Dave Snell spent 20 years in the Navy. He came out the other side with depression, anxiety, and something most people never develop: a methodology for beating both. His Four M framework—Movement, Meditation, Mind, and Meaning—isn’t theoretical. It’s the system a retired naval officer built from the wreckage of his own mental health struggles, and Trevor brought him on Mind Over Matter to break it down for every veteran who’s been told to just take their meds and push through.
Movement: The Foundation
The first M is Movement. Not a CrossFit program or a marathon training plan—just the discipline of moving your body consistently. Dave’s experience in the Navy taught him that physical activity isn’t optional for mental health. It’s the baseline. When depression tells you to stay in bed, movement is the first act of rebellion against it. Walk, lift, stretch—it doesn’t matter what form it takes as long as you’re doing it.

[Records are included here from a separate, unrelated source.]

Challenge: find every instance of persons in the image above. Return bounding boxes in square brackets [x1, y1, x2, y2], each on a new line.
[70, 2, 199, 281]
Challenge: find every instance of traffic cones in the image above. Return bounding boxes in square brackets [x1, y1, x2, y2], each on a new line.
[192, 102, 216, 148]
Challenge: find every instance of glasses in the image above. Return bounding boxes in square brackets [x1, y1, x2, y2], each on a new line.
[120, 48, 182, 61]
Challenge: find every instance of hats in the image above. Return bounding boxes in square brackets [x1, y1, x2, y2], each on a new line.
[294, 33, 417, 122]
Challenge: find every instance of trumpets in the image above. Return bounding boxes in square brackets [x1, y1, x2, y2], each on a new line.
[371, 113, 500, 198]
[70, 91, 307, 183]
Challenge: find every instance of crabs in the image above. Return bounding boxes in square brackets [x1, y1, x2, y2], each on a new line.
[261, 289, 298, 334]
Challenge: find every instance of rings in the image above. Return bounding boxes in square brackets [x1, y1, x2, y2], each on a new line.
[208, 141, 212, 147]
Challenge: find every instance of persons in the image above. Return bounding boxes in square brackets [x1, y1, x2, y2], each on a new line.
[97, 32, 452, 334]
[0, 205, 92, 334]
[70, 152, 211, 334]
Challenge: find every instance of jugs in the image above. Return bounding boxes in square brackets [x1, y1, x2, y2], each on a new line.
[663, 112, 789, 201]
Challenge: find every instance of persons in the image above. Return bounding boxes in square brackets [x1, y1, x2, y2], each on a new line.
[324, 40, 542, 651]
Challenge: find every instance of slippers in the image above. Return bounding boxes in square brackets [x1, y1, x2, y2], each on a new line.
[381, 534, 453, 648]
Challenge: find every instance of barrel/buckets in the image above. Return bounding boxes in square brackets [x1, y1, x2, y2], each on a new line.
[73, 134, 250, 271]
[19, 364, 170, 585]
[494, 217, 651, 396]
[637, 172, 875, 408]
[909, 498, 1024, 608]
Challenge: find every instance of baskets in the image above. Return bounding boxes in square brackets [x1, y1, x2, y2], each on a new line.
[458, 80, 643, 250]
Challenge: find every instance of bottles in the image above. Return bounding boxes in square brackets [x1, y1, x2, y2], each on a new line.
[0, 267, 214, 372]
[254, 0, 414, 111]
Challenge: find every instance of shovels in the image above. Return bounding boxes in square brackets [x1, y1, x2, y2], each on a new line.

Meditation: Training the Mind to Be Still
The second M addresses something veterans rarely practice: stillness. The military trains you for action, not reflection. Meditation isn’t about becoming a monk—it’s about learning to observe your own thoughts without being controlled by them. Dave explained how even five minutes of daily meditation created space between his triggers and his reactions, giving him back control that PTSD and anxiety had taken.
Mind: Feeding It the Right Things
What you consume mentally matters as much as what you consume physically. Dave’s third M is about intentionally choosing what you read, watch, listen to, and think about. Depression thrives on negative input loops. Breaking those loops requires conscious decisions about the information and media you allow into your life.
Meaning: The Reason to Keep Going
The fourth M is the one that holds the other three together. Without meaning—without a reason to get up, to move, to be present, to grow—the methodology collapses. Dave argued that finding meaning after the military is the single most important task a veteran faces. It’s not given to you. You have to build it. And the Four M framework gives you the tools to do exactly that.